- **Your task**
Reproduce the line that holds "How far are" together with all the lines after it up to the end of the entries.

- **Records supplied**
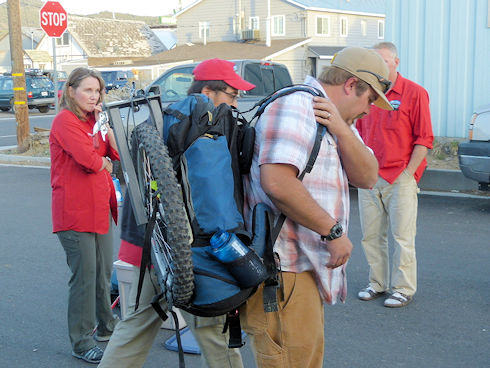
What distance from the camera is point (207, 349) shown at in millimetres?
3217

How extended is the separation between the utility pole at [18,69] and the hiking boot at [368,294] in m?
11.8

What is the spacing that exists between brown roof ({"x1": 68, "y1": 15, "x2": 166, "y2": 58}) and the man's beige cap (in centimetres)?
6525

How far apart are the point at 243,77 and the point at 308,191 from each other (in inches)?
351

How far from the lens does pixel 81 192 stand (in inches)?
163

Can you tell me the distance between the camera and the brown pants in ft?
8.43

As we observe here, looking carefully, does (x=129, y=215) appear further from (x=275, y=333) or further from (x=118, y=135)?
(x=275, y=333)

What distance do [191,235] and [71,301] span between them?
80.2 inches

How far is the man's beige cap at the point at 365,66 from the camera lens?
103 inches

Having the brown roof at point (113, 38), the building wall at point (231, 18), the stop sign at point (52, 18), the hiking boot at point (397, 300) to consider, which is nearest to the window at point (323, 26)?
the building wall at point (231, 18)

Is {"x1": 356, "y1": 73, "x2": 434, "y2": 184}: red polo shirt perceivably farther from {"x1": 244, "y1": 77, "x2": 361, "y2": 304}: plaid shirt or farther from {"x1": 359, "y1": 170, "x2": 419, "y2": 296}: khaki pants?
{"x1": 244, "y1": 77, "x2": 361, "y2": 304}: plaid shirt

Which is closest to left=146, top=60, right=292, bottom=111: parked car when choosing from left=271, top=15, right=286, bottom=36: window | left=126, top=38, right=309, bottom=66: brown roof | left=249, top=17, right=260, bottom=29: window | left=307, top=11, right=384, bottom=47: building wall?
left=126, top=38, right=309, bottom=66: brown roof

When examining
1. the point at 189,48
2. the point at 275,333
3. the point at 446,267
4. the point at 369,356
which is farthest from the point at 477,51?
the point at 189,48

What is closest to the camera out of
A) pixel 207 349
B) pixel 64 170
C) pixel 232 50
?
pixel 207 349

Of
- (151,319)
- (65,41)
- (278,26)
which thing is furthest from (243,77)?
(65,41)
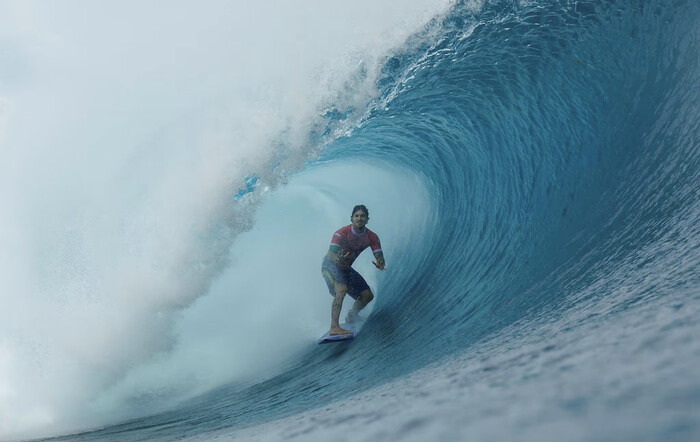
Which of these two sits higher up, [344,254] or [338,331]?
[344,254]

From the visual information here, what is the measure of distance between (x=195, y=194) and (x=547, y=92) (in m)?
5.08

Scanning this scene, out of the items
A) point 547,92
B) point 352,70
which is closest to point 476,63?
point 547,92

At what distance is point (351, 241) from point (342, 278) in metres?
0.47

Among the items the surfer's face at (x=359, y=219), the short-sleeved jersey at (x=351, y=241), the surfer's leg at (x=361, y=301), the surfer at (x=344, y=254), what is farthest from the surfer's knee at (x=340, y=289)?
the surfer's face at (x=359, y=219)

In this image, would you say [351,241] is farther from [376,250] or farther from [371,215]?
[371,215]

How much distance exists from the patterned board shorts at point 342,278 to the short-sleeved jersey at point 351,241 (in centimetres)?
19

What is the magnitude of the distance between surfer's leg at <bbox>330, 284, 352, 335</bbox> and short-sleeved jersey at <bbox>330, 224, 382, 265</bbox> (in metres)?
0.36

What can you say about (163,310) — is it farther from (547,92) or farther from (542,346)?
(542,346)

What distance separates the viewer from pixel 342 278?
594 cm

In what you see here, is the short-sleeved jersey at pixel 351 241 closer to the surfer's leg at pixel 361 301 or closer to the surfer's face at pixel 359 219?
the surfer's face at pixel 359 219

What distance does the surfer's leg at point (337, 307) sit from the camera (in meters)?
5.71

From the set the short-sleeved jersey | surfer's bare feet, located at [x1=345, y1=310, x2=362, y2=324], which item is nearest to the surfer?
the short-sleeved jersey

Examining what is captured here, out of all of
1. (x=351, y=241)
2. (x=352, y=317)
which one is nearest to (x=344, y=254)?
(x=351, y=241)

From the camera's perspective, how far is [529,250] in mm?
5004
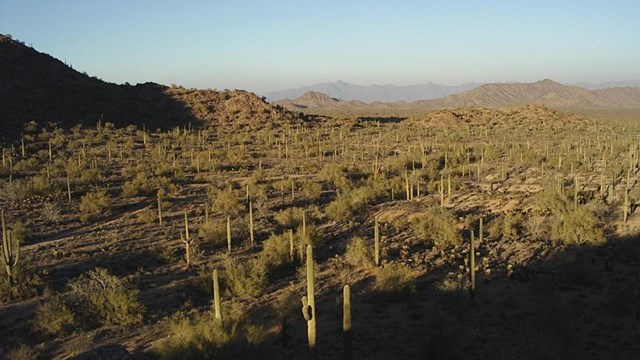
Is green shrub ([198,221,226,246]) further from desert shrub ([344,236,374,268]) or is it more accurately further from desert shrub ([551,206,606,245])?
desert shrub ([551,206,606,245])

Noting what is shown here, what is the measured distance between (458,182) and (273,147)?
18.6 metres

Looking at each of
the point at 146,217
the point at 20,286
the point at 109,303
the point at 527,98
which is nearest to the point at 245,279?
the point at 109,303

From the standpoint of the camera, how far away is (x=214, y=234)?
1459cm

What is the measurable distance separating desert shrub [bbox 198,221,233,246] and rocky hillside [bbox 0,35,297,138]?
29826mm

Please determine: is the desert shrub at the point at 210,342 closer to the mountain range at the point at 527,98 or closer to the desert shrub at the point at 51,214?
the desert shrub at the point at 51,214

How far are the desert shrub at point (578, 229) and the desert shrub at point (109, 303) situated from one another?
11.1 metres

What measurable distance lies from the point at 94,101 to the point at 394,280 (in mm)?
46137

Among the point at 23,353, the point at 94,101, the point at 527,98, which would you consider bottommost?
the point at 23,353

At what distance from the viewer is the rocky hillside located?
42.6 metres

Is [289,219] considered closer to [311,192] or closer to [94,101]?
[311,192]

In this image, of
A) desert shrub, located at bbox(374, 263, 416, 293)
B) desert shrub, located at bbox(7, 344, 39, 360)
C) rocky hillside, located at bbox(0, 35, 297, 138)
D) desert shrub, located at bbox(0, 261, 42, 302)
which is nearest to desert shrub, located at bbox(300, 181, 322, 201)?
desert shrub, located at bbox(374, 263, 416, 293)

- **Full output**
How far are the desert shrub at point (578, 229) and the desert shrub at point (109, 303) situated from one another?
11.1 metres

What measurable distance lies from the point at 94,101 to the point at 394,280 (in mm)?
46137

Among the point at 23,353, the point at 94,101, the point at 527,98, which would you consider bottommost?
the point at 23,353

At what distance from the viewer is the rocky hillside located?
42.6 metres

Is [289,219] considered closer to [311,192] or closer to [94,101]?
[311,192]

In this image, of
A) desert shrub, located at bbox(374, 263, 416, 293)
B) desert shrub, located at bbox(7, 344, 39, 360)
C) rocky hillside, located at bbox(0, 35, 297, 138)
D) desert shrub, located at bbox(0, 261, 42, 302)
which is nearest to desert shrub, located at bbox(300, 181, 322, 201)?
desert shrub, located at bbox(374, 263, 416, 293)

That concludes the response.